Les yeux fermés : $b roman
LIII
Notre très douce camaraderie pouvait-elle durer ? Michelle me dit, un jour :
— Maman vous invite à prendre le thé, ce soir, à la villa. Ne voulez-vous pas connaître ma maison ?
Michelle était toute dans cette phrase qui, proférée par une autre, n’eût été que sans délicatesse à l’endroit d’un aveugle ; mais Michelle me guidant avait le droit d’affirmer qu’elle me ferait connaître sa maison. Je la connaissais déjà par maint entretien.

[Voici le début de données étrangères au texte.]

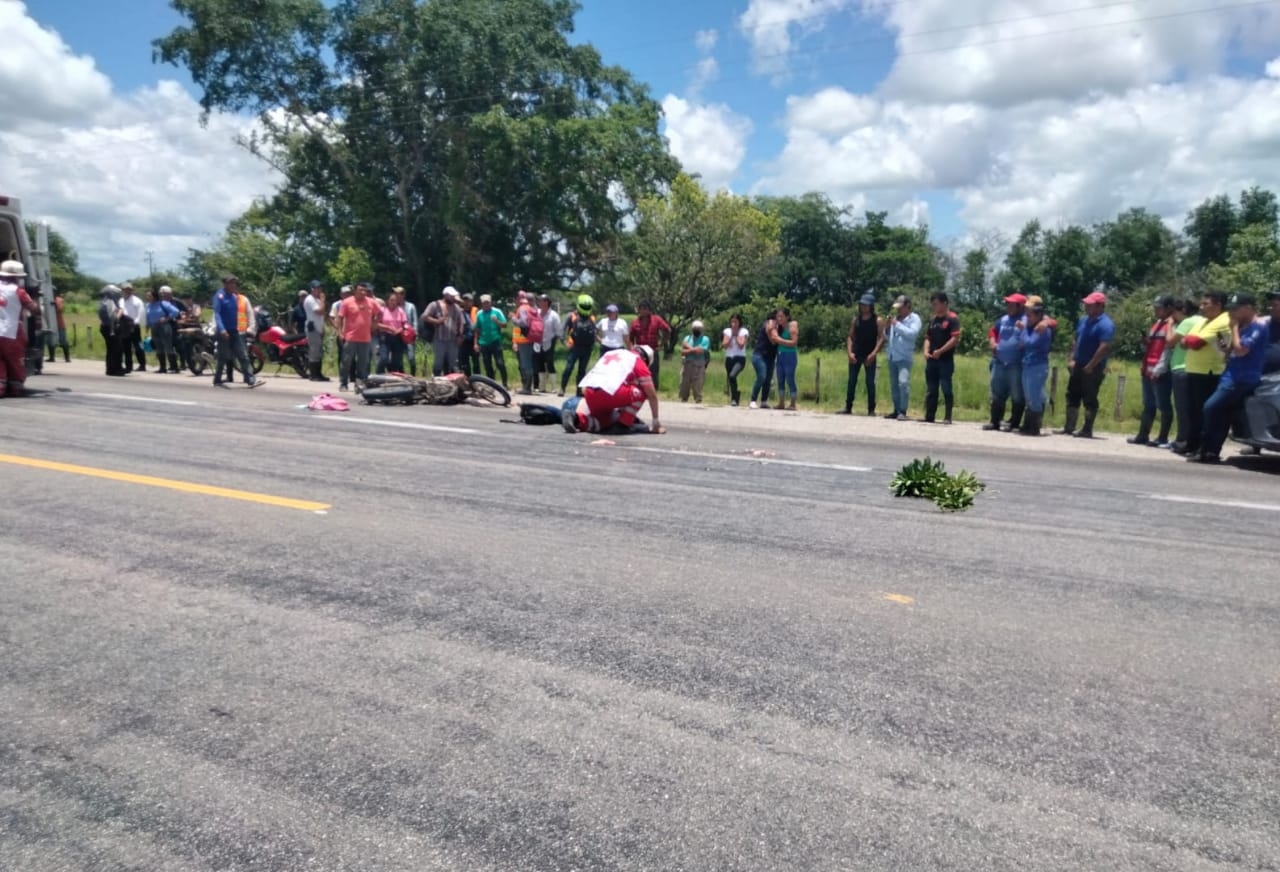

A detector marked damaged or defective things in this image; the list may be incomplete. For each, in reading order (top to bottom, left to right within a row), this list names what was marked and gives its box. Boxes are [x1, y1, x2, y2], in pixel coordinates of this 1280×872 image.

cracked asphalt surface [0, 368, 1274, 870]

La couleur des volets et du portail de bois, le dessin du jardin et les fleurs qui le rehaussaient, l’ameublement du large vestibule ouvert sur la baie de Saint-Jean-de-Luz, le petit salon de Michelle, au deuxième étage, d’où l’on apercevait le fort de Socoa pourvu qu’on se penchât un peu, je connaissais tout cela, depuis mon retour. Mais que Michelle, avec l’assentiment de sa mère, m’y menât, j’en avais le cœur qui battait : ne me prouvait-on pas qu’on ne me considérait plus comme un blessé parmi les blessés ? La journée était chaude. Sur le pont de Ciboure, le soleil tapait dur, et une odeur de poussière et de marée ajoutait à mon malaise.
— Nous trouverons de la brise, là-haut, me dit Michelle.
Elle avait la gentillesse de n’attribuer ma gêne qu’à des causes extérieures. Assis à sa gauche dans la voiture, je n’avais pas envie de parler. Je redoutais de cette promenade et de cette visite je ne sais quelles conséquences fâcheuses. Je craignais de commettre quelque maladresse qui indisposerait la mère de Michelle, après quoi la maison qui s’ouvrait me serait à jamais fermée. J’étais maussade. Comme si elle suivait le cours de mes pensées, Michelle me dit :
— Nous n’avons invité personne, je vous en préviens. Il n’y aura que maman et moi.
Mais c’était peut-être ce qui m’effrayait le plus. Car, si je connaissais enfin mieux Michelle, je ne connaissais presque pas sa mère.